How Misinformation Became a Profitable Business in Eastern Europe

Misinformation is a lucrative business in several eastern European countries, reliant on advertising revenue, and pulling in cash from a variety of other sources including government subsidies, crowdfunding, tax designations, donations and sales of merchandise, according to a new report by CEU’s Center for Media, Data and Society (CMDS) that dissects the business of misinformation in six Eastern European countries.
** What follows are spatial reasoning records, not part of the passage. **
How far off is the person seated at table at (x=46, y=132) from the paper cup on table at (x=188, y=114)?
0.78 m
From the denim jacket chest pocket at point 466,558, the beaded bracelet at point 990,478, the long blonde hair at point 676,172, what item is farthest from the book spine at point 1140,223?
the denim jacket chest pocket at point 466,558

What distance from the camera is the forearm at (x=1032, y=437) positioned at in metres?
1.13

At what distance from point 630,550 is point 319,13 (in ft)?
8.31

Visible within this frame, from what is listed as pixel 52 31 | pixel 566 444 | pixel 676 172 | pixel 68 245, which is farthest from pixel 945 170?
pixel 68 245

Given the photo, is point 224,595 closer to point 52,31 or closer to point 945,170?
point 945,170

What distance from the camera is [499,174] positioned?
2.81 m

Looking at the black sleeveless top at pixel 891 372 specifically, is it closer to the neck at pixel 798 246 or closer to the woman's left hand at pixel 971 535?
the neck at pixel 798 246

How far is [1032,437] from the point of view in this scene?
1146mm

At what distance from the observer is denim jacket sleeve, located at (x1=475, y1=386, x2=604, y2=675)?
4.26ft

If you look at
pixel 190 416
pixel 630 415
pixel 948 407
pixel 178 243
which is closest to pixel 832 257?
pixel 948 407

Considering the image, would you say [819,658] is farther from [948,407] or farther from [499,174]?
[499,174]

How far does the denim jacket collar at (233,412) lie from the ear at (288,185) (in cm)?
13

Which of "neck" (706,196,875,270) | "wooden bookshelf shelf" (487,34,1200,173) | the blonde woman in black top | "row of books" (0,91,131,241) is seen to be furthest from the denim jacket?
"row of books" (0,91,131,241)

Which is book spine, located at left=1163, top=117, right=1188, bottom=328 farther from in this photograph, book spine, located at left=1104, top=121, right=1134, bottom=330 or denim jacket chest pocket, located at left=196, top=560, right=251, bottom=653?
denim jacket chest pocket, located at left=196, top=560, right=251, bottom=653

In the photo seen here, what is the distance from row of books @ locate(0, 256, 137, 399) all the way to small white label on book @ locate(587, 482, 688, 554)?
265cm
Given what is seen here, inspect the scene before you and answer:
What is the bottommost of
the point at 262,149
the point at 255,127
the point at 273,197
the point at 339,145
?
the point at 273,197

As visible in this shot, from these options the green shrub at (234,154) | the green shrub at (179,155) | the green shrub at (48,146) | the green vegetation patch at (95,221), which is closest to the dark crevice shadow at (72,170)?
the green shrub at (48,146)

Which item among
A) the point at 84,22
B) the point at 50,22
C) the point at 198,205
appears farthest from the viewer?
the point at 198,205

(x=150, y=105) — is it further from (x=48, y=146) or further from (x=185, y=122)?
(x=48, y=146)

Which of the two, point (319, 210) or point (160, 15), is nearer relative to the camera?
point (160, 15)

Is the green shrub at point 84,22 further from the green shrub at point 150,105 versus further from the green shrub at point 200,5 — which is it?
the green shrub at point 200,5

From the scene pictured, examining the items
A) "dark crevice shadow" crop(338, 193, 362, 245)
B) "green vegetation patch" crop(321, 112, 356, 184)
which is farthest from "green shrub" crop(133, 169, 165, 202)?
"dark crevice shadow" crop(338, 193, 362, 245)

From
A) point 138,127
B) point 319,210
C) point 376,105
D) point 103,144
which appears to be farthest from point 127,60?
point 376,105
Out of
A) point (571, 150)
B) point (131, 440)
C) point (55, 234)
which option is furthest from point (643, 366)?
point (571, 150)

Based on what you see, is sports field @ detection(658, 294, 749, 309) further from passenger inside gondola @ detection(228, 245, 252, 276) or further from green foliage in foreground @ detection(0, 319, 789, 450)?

The misinformation landscape is dominated by mainstream media outlets in Serbia where small websites cannot compete with “misinformation giants.” In neighboring Bosnia & Herzegovina, mainstream media, mostly “anonymous, for-profit websites offering no true journalistic value,” are also the main sources of misinformation. The mainstream media in Hungary are also infamous for being propaganda and misinformation channels. They compete with large networks of misinformation websites operating independently. In Slovakia, misinformation websites are run by “multiple independent entities” whereas in Moldova, misinformation is spread through mainstream media and, distinctively, Russian misinformation websites.

Another main trend in the misinformation business is the fast recycling of URLs. However, the primary generator of traffic for most of the misinformation websites is Facebook where these websites’ community appears to remain stable.

The Business of Misinformation project, run by the Center for Media, Data and Society, set out in its first phase to map the misinformation business in six countries: Bosnia & Herzegovina, Hungary, Moldova, Romania, Serbia, and Slovakia. The goal was to identify the individuals and businesses that own local misinformation websites and their links to institutions, parties and other individuals.